ERC withdraws as a supporter of cOAlition S
The ERC Scientific Council has decided to withdraw as a supporter of cOAlition S, mainly due to concerns about the needs of young researchers and equity among countries and research communities.
cOAlition S' rebuttal indicates that they remain firm in refusing to support hybrid journals that do not commit to transformative agreements.
Making the most of COVID-19 preprints
Europe PMC is indexing COVID-19 related preprints and underlying data to help researchers discover, access and mine potentially lives-saving research.
Apollo's 2000th dataset
Cambridge researchers continue to share their data through our repository, Apollo. This month we received the 2000th dataset, supporting “Impact of health warning labels on snack selection: an online experimental study”. That data came from a Wellcome Trust funded collaboration between the University of Cambridge and the University of Bristol and it is a shining example of reproducible research in action (preregistration, sharing of consent forms, code, protocols, data and more). Overall, Apollo datasets have been downloaded over 58 000 times in the first half of 2020.

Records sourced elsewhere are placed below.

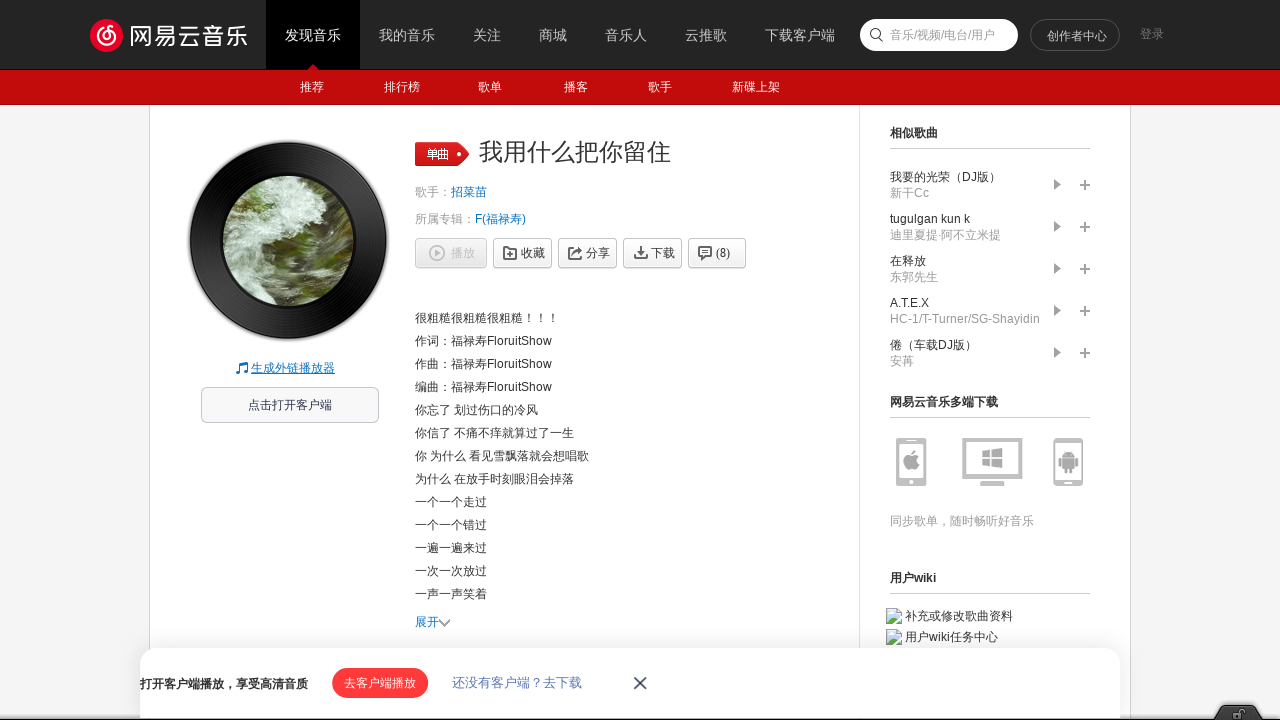

--- FILE ---
content_type: text/plain;charset=UTF-8
request_url: https://music.163.com/weapi/song/lyric?csrf_token=
body_size: 994
content:
{"sgc":false,"sfy":false,"qfy":false,"lrc":{"version":4,"lyric":"[00:01.139]很粗糙很粗糙很粗糙！！！\n[00:01.721]作词：福禄寿FloruitShow\n[00:02.550]作曲：福禄寿FloruitShow\n[00:04.735]编曲：福禄寿FloruitShow\n[00:12.476]你忘了 划过伤口的冷风\n[00:19.928]你信了 不痛不痒就算过了一生\n[00:28.905]你 为什么 看见雪飘落就会想唱歌\n[00:35.989]为什么 在放手时刻眼泪会掉落\n[00:38.018]一个一个走过\n[00:39.984]一个一个错过\n[00:41.889]一遍一遍来过\n[00:43.718]一次一次放过\n[00:45.658]一声一声笑着\n[00:47.497]一声一声吼着\n[00:49.096]一幕一幕闪着\n[00:50.117]刺痛我\n[00:50.927]\n[00:52.285]因为享受着它的灿烂\n[00:59.733]因为忍受着它的腐烂\n[01:07.280]你说别爱啊 又依依不舍\n[01:15.427]所以生命啊 它苦涩如歌\n[01:22.832]因为享受着它的灿烂\n[01:30.807]因为忍受着它的腐烂\n[01:38.542]你说别追啊 又依依不舍\n[01:46.161]所以生命啊 它苦涩如歌\n[01:55.180]\n[01:56.597]你睡了 可时间它依然走着\n[02:04.695]你怕了 恍然抬头梦却醒了\n[02:12.399]你会静默 手握着星火等在至暗时刻\n[02:20.805]你被击破 当熟悉呢喃又穿透耳朵\n[02:28.366]一个一个走过\n[02:30.325]一个一个错过\n[02:32.206]一遍一遍来过\n[02:34.205]一次一次放过\n[02:36.038]一声一声笑着\n[02:38.022]一声一声吼着\n[02:39.903]一幕一幕闪着\n[02:41.415]刺痛我\n[02:42.371]因为享受着它的灿烂\n[02:50.112]因为忍受着它的腐烂\n[02:57.807]你说别爱啊 又依依不舍\n[03:05.631]所以生命啊 它苦涩如歌\n[03:13.747]想不想看花海盛开\n[03:17.648]想不想看燕子归来\n[03:21.677]如果都回不来\n[03:24.494]那么我该为了谁而存在\n[03:29.194]想不想看花海盛开\n[03:33.679]想不想看燕子归来\n[03:36.998]如果都回不来\n[03:39.968]那么我该为了谁而存在\n[03:45.199]因为享受着它的灿烂\n[03:52.034]因为忍受着它的腐烂\n[03:59.834]你说别追啊 又依依不舍\n[04:07.541]所以生命啊 它苦涩如歌\n[04:14.467]\n[04:15.228]在这浩瀚星河你是什么\n[04:23.332]在她温柔眼眸的你是什么\n[04:32.018]闪着光坠落 又依依不舍\n[04:40.393]所以生命啊 它璀璨如歌\n[04:49.378]你一定要看到花开\n[04:52.582]你一定等燕子归来\n[04:56.554]想着他们都会回来\n[05:00.422]你誓死为了这些而存在\n[05:04.367]一定要看到花开\n[05:08.272]一定等燕子归来\n[05:12.134]想着他们都会回来\n[05:15.983]你誓死为了这些而存在\n[05:24.687]嘿 你睡了\n[05:28.349]可时间它依然走着\n"},"tlyric":{"version":0,"lyric":""},"code":200}

--- FILE ---
content_type: application/javascript
request_url: https://fp-upload.dun.163.com/v2/js/d
body_size: 186
content:
{"code":200,"data":{"dt":"BsszPWykrcBAFgUBFRaHmq1QJZK24nph","st":1768994495863,"tid":"qx8IIuxgemhFQkVQQFeTivxAYNa35y40"},"msg":"ok"}

--- FILE ---
content_type: application/javascript
request_url: https://fp-upload.dun.163.com/v2/js/d
body_size: 184
content:
{"code":200,"data":{"dt":"VH+Q8+Wcz2JEV0VUVUfH36gAccLjobNl","st":1768994495701,"tid":"RdaHUCLctahBU0EBVVPTy+kUNMbz5fJx"},"msg":"ok"}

Government paper calling for more open research
The Department for Business, Energy and Industrial Strategy policy paper, 'UK Research and Development Roadmap' explicitly addresses the potential of open research practices in its call to revitalise our whole system of science, research and innovation. Aiming to minimise bureaucracy in the public funding system, the roadmap looks to 'mandate open publication and strongly incentivise open data sharing where appropriate'. It also aims to ensure that 'more modern research outputs are recognised and rewarded.' The paper calls for us to be honest about where we need to improve, such as where the “focus on publishing results in ‘top’ journals may be narrowing the research process.

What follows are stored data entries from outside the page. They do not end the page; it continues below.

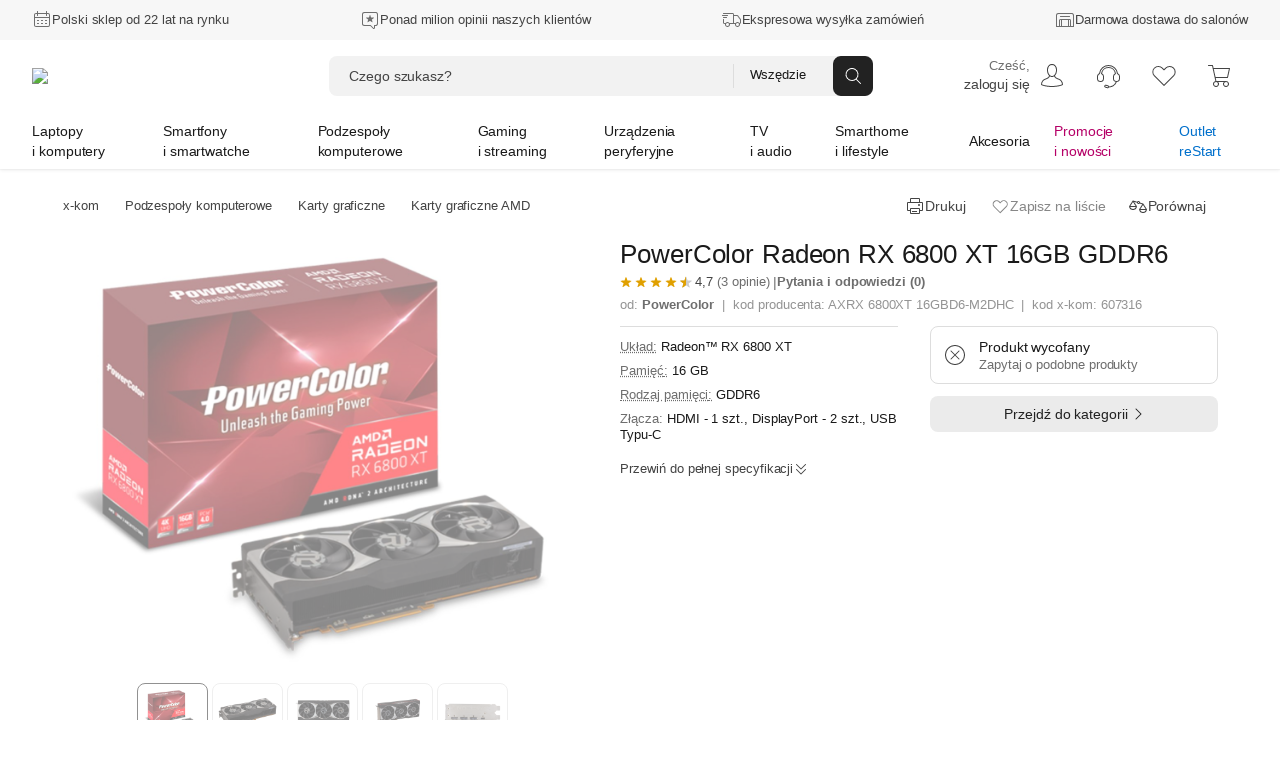

--- FILE ---
content_type: text/css
request_url: https://allegro.stati.pl/AllegroIMG/benchmark/GPU/style.css
body_size: 364
content:
.fresh-content .game-bench {
    font-family: 'Lato', sans-serif;
}
.fresh-content .game-bench .col-md-4 {
    padding: 0px !important;
}
.fresh-content .game-bench .card {
    margin-bottom: 20px;
}
.fresh-content .game-bench .card .fps div {
    -webkit-filter: grayscale(0%);
    filter: grayscale(0%);
    transition: all 0.3s ease-in-out;
}
.fresh-content .game-bench .card .fps div:hover {
    -webkit-filter: grayscale(100%);
    filter: grayscale(100%);
    transition: all 0.3s ease-in-out;
}
.fresh-content .game-bench .card img.logo {
    display: block;
    max-width: 150px;
    margin: 0 auto;
	border-radius: 0 !important;
}
.fresh-content .game-bench .card img {
	margin-bottom: 0px;
}
.fresh-content .game-bench .card .benchmark {
    display: grid;
    align-items: center;
    justify-items: center;
}
.fresh-content .game-bench .card .benchmark img {
	margin-top: 0px !important;
    -webkit-filter: grayscale(100%);
    filter: grayscale(100%);
    transition: all 0.3s ease-in-out;
    grid-row-start: 1;
    grid-column-start: 1;
}
.fresh-content .game-bench .col-md-4:nth-of-type(1) .benchmark img {
    border-radius: 16px 0px 0px 16px !important;
}
.fresh-content .game-bench .col-md-4:nth-of-type(2) .benchmark img {
    border-radius: 0px !important;
}
.fresh-content .game-bench .col-md-4:nth-of-type(3) .benchmark img {
    border-radius: 0px 16px 16px 0px !important;
}
.fresh-content .game-bench .card .benchmark:hover img {
    -webkit-filter: grayscale(0%);
    filter: grayscale(0%);
    transition: all 0.3s ease-in-out;
}
.fresh-content .game-bench .card .benchmark .fps {
    margin: 160px 0px 0px 0px;
    display: grid;
    align-items: center;
    justify-items: center;
    grid-row-start: 1;
    grid-column-start: 1;
}
.fresh-content .game-bench .card .benchmark .fps .cp_platform {
    display: inline-block;
	margin: 20px 0px;
    padding: 10px 8px;
    font-size: 16px;
    font-weight: 200;
    color: #fff;
    background: rgba(104, 47, 238, 0.9);
	cursor: pointer;
	border-radius: 10px 0 0 10px;
}
.fresh-content .game-bench .card .benchmark .fps .cp_result {
    display: inline-block;
    margin: 20px 0px;
    padding: 10px 8px;
    font-size: 16px;
    font-weight: 700;
    color: rgb(8, 8, 8);
    background: rgba(255, 255, 255, 0.9);
	cursor: pointer;
	border-radius: 0 10px 10px 0;
}
.fresh-content .game-bench .card .benchmark .fps .cp_result a {
	color: rgb(8, 8, 8) !important;
}
.disclaimer {
	font-size: 0.6em !important;
	margin-bottom: 20px;
}
.fresh-content .game-bench .card .fps a {
	text-decoration: none;
	color: #fff !important;
}
@media (min-width:900px) and (max-width:1099px){
	.fresh-content .game-bench .card .benchmark .fps {
		margin: 0 auto;
	}
	.fresh-content .game-bench .card .benchmark .fps .cp_platform {
		display: grid;
		justify-content: center;
		margin: 0px;
		border-radius: 10px 10px 0 0;
	}
	.fresh-content .game-bench .card .benchmark .fps .cp_result {
		display: grid;
		justify-content: center;
		margin: 0px 0px 5px 0px;
		border-radius: 0 0 10px 10px;
	}
}
@media (max-width:899px){
	.fresh-content .game-bench .card .benchmark .fps {
		margin: 0 auto;
	}
	.fresh-content .game-bench .card .benchmark .fps .cp_platform, .fresh-content .game-bench .card .benchmark .fps .cp_result  {
		font-size: 24px;
		padding: 20px;
	}
	.fresh-content .game-bench .card img.logo {
		max-width: 200px;
	}
	.fresh-content .game-bench .col-md-4 .benchmark img {
		max-height: 600px;
		object-fit: cover;
	}
	.fresh-content .game-bench .col-md-4:nth-of-type(1) .benchmark img, .fresh-content .game-bench .col-md-4:nth-of-type(2) .benchmark img, .fresh-content .game-bench .col-md-4:nth-of-type(3) .benchmark img {
		border-radius: 16px !important;
	}
}

--- FILE ---
content_type: text/css
request_url: https://allegro.stati.pl/AllegroIMG/blue-banner/style.css
body_size: 182
content:
.blue-warning {
	padding: 16px 0;
	margin: 0px 20px 20px 20px;
	background-color: var(--color-info100, #f2f2f2);
	border-radius: 16px;
	width: auto;
	display: block;
	overflow: hidden;
}
.blue-warning .col-md-10 {
	padding-top: 7px !important;
	padding-bottom: 5px !important;
}
.blue-warning h3 {
	padding-top: 0px;
	padding-bottom: 14px !important;
	font-family: 'Instrument Sans', Arial, sans-serif;
}
.blue-warning .blue-title {
	font-size: 24px !important;
}
.blue-warning p {
	font-size: 16px !important;
	padding-top: 0px;
	padding-bottom: 10px !important;
	font-family: var(--color-neutral900, #1a1a1a);
	font-family: 'Instrument Sans', Arial, sans-serif;
}
.blue-warning p:last-of-type {
	padding-bottom: 0px !important;
}
.blue-warning a {
	color: var(--color-link, #1c73e7);
}
.blue-warning .ico {
	width: 70px !important;
	padding: 14px 0;
	filter: var(--blackWhiteImageFilter);
}
@media (min-width: 900px) {
.blue-warning .col-md-10 {
	width: 82% !important;
}
}
@media (max-width: 991px) {
	.blue-warning {
		padding:16px !important;
	}
	.blue-warning .ico {
		padding-top: 0;
		padding-bottom: 15px;
	}
}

Academics call for better access to health data
Almost 400 academics from across the UK - including one of our Data Champions - signed an open letter calling for improved access to health and other administrative data for research. The authors of the letter, published in the British Medical Journal this month, made several recommendations for how this could be done, citing lessons learnt during the Covid-19 pandemic. ADR UK (Administrative Data Research UK) responded to the letter with a message of solidarity.
Leiden rankings released
The Leiden Rankings were released this month, giving us some of the best Open Access monitoring across countries. The most recent dataset only covers 2015-2018, but we can clearly see just how common Open Access is in the UK compared to the rest of the world.
Jisc survey on persistent identifiers
Jisc launched a survey about institutions' awareness, use, and experience of PIDs, and their thoughts about whether and how they could be adopted more widely in the UK.

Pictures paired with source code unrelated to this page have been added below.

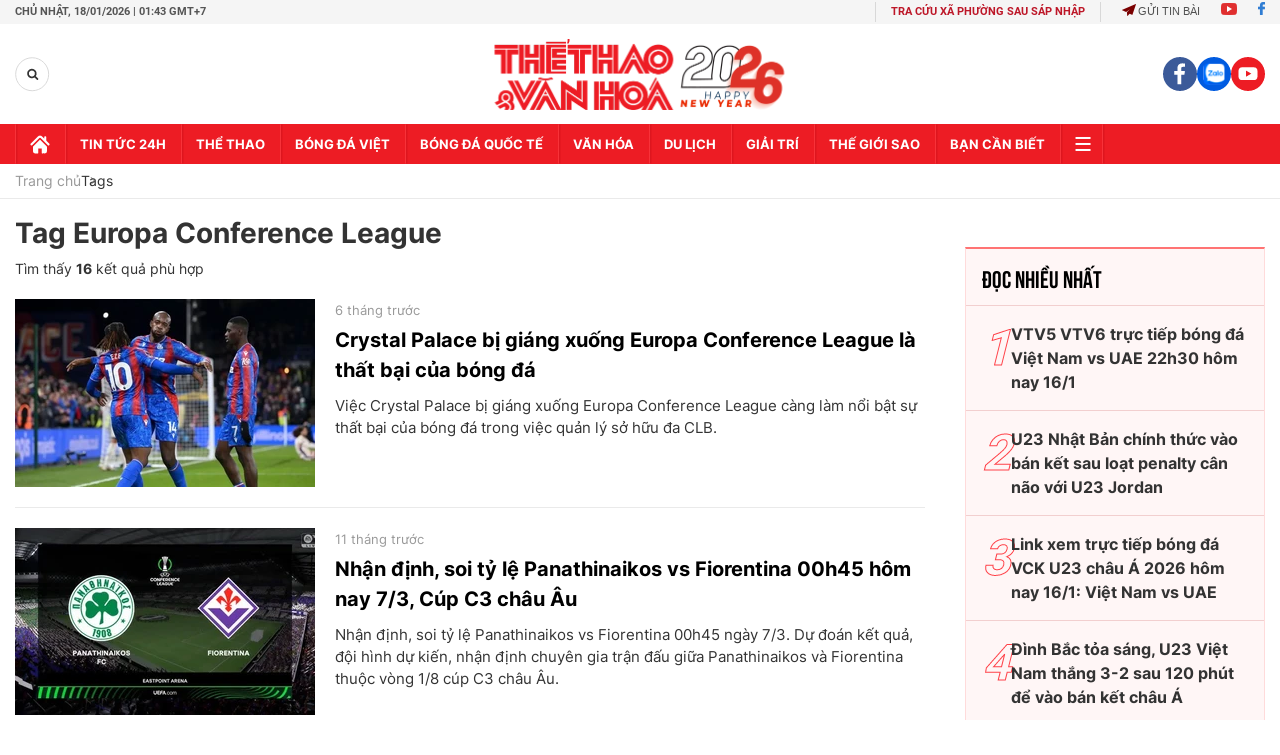

--- FILE ---
content_type: image/svg+xml
request_url: https://static.mediacdn.vn/thethaovanhoa.vn/images/ti1.svg
body_size: 1626
content:
<svg width="23" height="22" viewBox="0 0 23 22" fill="none" xmlns="http://www.w3.org/2000/svg">
<path d="M19.7209 10.2868C21.0176 11.1265 21.7457 12.2802 21.7248 13.8631C21.7015 15.6228 20.3105 17.2603 18.5672 17.5824C17.7728 17.729 16.975 17.6313 16.1795 17.6685C16.012 17.6767 15.8271 17.6057 15.6863 17.7616C15.4293 17.6674 15.4061 17.408 15.3223 17.2068C15.0839 16.6288 14.7885 16.0833 14.4756 15.5448C14.5175 15.6262 14.4896 15.703 14.4559 15.7751C14.1453 16.445 13.7743 17.0858 13.494 17.772C13.4708 17.8302 13.4196 17.8569 13.3545 17.8418C13.3394 17.6894 13.2359 17.665 13.1079 17.665C11.5274 17.6673 9.94798 17.6673 8.36743 17.6732C8.30463 17.6732 8.24299 17.7313 8.18019 17.7627C7.7173 17.3847 7.61147 16.8183 7.37537 16.345C7.21953 16.6392 7.00321 16.9637 6.83689 17.3173C6.7706 17.458 6.71943 17.6197 6.54149 17.6697C5.72853 17.6673 4.91558 17.679 4.10263 17.6615C2.63489 17.6301 1.54281 16.9312 0.893842 15.6449C0.269298 14.4086 0.403046 13.1478 1.19623 12.0232C1.81379 11.1474 2.71049 10.6369 3.7921 10.5275C4.06541 10.4996 4.05262 10.4066 3.99446 10.2077C3.31177 7.85492 4.88418 5.31255 7.44399 4.86478C8.57329 4.66707 9.65723 4.86362 10.6295 5.52538C10.747 5.60563 10.8505 5.71961 11.0063 5.73124C11.5506 5.98478 11.8484 6.47441 12.1217 6.96404C12.3078 7.29667 12.4892 7.39436 12.8776 7.29899C14.5187 6.89659 16.0411 7.61882 16.754 9.15751C16.9575 9.59713 17.182 9.76577 17.6623 9.70761C18.231 9.63783 18.7858 9.77972 19.3173 9.9879C19.4743 10.0519 19.6534 10.0949 19.7209 10.2868Z" fill="#A5D3F1"/>
<path d="M19.721 10.287C18.8906 9.88579 18.0218 9.71134 17.103 9.85556C16.9192 9.88463 16.8785 9.79275 16.8413 9.65203C16.4133 8.02147 14.5408 6.81657 12.5811 7.49811C12.4323 7.55044 12.3009 7.60627 12.2253 7.41088C11.9671 6.74447 11.4658 6.25483 11.0052 5.73496C11.7705 4.5824 12.7696 3.76015 14.1443 3.42287C16.9844 2.72506 19.8489 4.72197 20.1676 7.63185C20.2711 8.56227 20.1548 9.44966 19.721 10.287Z" fill="#FCD022"/>
<path d="M13.3544 17.8416C13.6766 17.0217 14.1022 16.2529 14.5139 15.4307C15.0268 16.1738 15.3315 16.981 15.6874 17.7614C15.8002 18.1487 15.948 18.5313 16.0166 18.9267C16.1259 19.5513 15.8991 20.0688 15.3664 20.4235C14.8163 20.7887 14.2488 20.7678 13.6975 20.4235C13.2021 20.1142 12.9229 19.4815 13.045 18.9244C13.1241 18.558 13.2497 18.2021 13.3544 17.8416Z" fill="#61A2D6"/>
<path d="M6.54146 17.671C6.79965 17.1941 7.01481 16.6929 7.36604 16.1904C7.64982 16.7394 7.91499 17.2511 8.18016 17.764C8.41044 18.3118 8.64769 18.8572 8.78609 19.4376C8.95938 20.1656 8.75237 20.8158 8.1976 21.1752C7.64982 21.5299 7.07761 21.531 6.51703 21.1868C5.97972 20.8565 5.73665 20.1924 5.88668 19.5097C6.02624 18.8677 6.31932 18.2827 6.54146 17.671Z" fill="#61A2D6"/>
<path d="M20.9548 2.88995C20.9571 2.99462 20.9316 3.08999 20.8548 3.16675C20.6001 3.42261 20.3489 3.68313 20.086 3.93202C19.9279 4.08205 19.7418 4.09135 19.5801 3.94016C19.4033 3.77501 19.401 3.57497 19.5615 3.40052C19.8069 3.13535 20.0639 2.88181 20.3268 2.63408C20.4489 2.51895 20.6001 2.48173 20.7652 2.57361C20.8943 2.64339 20.9513 2.74922 20.9548 2.88995Z" fill="#FCD126"/>
<path d="M14.9211 1.39538C14.8955 1.70125 15.0188 2.12459 14.5384 2.12808C14.0651 2.13273 14.143 1.7187 14.1465 1.41166C14.15 1.09764 14.0395 0.656856 14.5489 0.666161C15.0316 0.675465 14.8885 1.10578 14.9211 1.39538Z" fill="#FCD129"/>
<path d="M22.1249 7.81643C22.183 7.81643 22.2412 7.81643 22.2982 7.81643C22.5819 7.81295 22.8506 7.86528 22.8448 8.21535C22.8401 8.53635 22.5878 8.59566 22.3191 8.59217C22.1598 8.59101 22.0004 8.59101 21.8423 8.59217C21.5817 8.59334 21.3701 8.51192 21.3631 8.21419C21.3561 7.91878 21.555 7.81876 21.8213 7.81643C21.9225 7.81527 22.0237 7.81643 22.1249 7.81643Z" fill="#FCD128"/>
<path d="M10.7737 11.6187C11.3343 12.8829 12.103 13.9691 12.231 15.3299C12.3159 16.2324 11.4924 16.979 10.5667 16.8883C9.75256 16.8092 9.0815 15.9637 9.26991 15.0984C9.53624 13.8738 10.0852 12.7607 10.7737 11.6187Z" fill="#61A2D6"/>
</svg>


--- FILE ---
content_type: application/javascript; charset=utf-8
request_url: https://fundingchoicesmessages.google.com/f/AGSKWxXM2IixSAAeXO7RugDiQkn1qI2brYFYAj_ub2yyVpTMroKQ4DksiS0mFvRTD8GifPPQqFX-zOF_L0tFHr6Eo8NNaaHBft9fTDJUANFPrdFVqFPq-xPs7S1PjgFSa3_e2-uueqF0epVBUQJ48GQJOvbLwzj5XxeQy4s4IR1ZmYjBFSHh4p9Dc76Zujs8/_/embed/ads./gam_ad_/adleftsidebar./adshow-/adsa468.
body_size: -1292
content:
window['5f261bc4-19a4-4919-85f6-57ab25de1a70'] = true;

The findings of the survey will help inform work being carried out by Jisc to support the UK’s compliance with Plan S, specifically in terms of the use of persistent identifiers (PIDs) in the research ecosystem.
PLOS survey on Open Research challenges
PLOS have launched a survey for support staff at institutions (including librarians and research data managers), and representatives of funding agencies to find out about problems that funders and institutions may have in understanding researchers’ open research practices, and to understand how well existing solutions help solve these problems.